Boeing’s main objective was to prevent Airbus from starting an assembly line in North America. Had NG/EADS prevailed, Airbus would have moved civilian A330-200F production to the same Mobile assemby plant that was to be built for the KC-30. Airbus would have benefited from having a facility where costs were in the same US Dollars that their aircraft are priced in. Same strategy that the European and Japanese automakers have used for the past twenty years.

But again, the original purpose of the KC-X was to get a fastracked tanker by specifying a COTS airframe converted to a tanker. As such, the airframe is already being manufactured, and is not a candidate for the same sort of Prime Contractor/Lead Subcontractor that the F-22 and F-35 programs used.

As for being about money flowing to the manufacturers, Boeing has over $400 billion in backorders for their 777 and 787. The $35 billion KC-X contract would have meant little to their bottom line. But the reason spelled out in paragraph one above ment a whole lot to their bottom line.
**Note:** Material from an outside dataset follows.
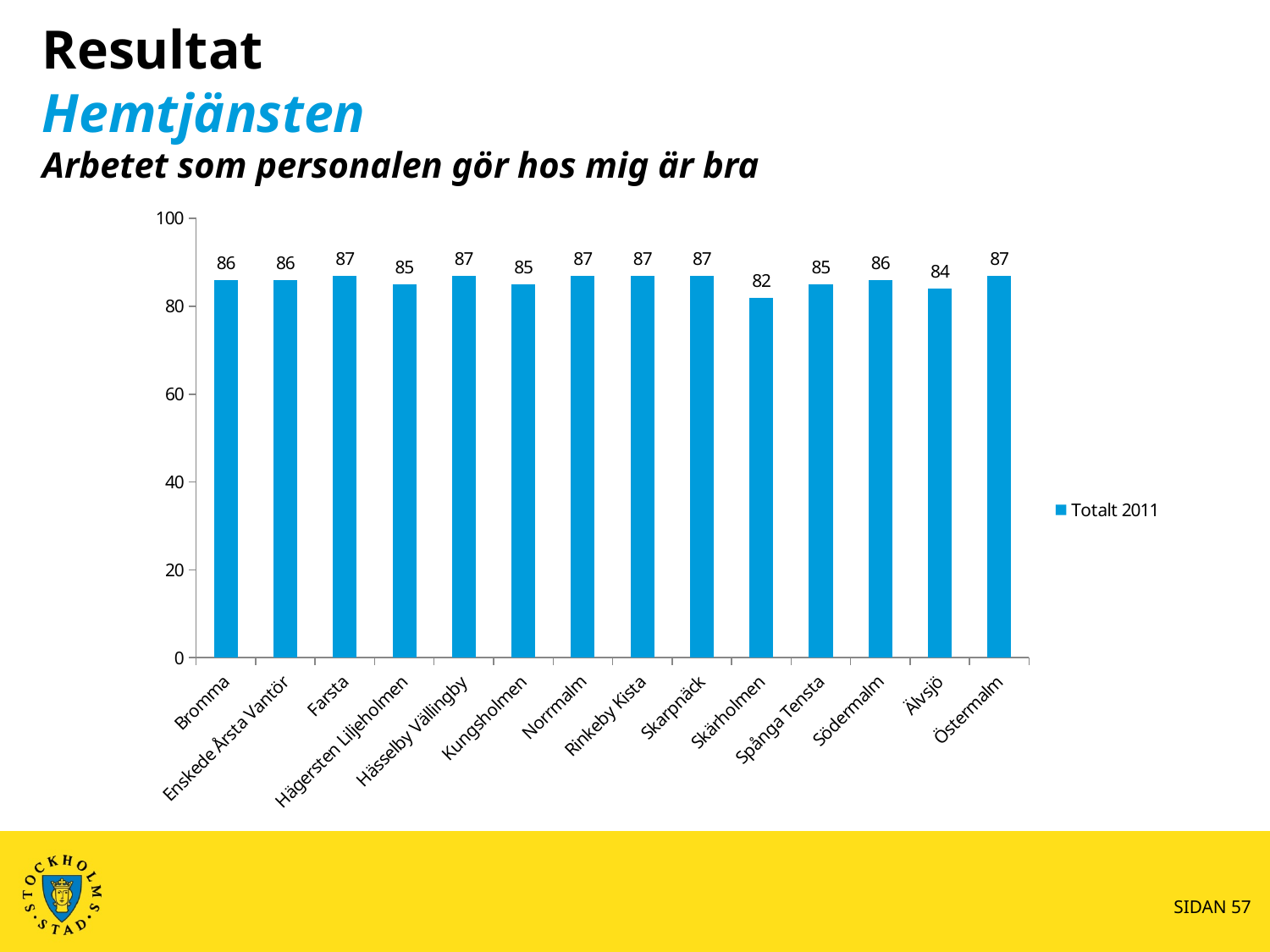
Which is larger, the value for Norrmalm or the value for Kungsholmen? Norrmalm How many series does the legend list? 1 How many categories are shown on the x axis? 14 What kind of chart is shown on the slide? bar chart What is the value for Bromma? 86 Which category has the lowest value? Skärholmen What is the value for Älvsjö? 84 What is the value for Skärholmen? 82 Is the value for Skärholmen greater or less than 80? greater What is the difference between the values for Bromma and Älvsjö? 2 What is the difference between the values for Farsta and Skärholmen? 5 What is the value for Spånga Tensta? 85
And in spite of being flamed by several America First types here, I also supported the KC-30 offering after I actually saw the responses to the bids. NG/EADS offered more plane for the same money. EADS/Airbus may have lowballed the airframe in order to get their foot in the US Defense Procurement door, but the US taxpayer benefits. With the exception of the airframe itself, all of the refueling equipment, engines, and avionics were to be US sourced, so there was no danger of being ‘cutoff’ by a miffed France. As for industrial base, Boeing isn’t going to go away if they lose the contract. Their industrial base will be more than sustained with their 747-8, 777, and 787 programs, as well as their upcoming replacement for the 737.

The only downside to choosing NG/EADS over Boeing was to the IAM that is currently on strike.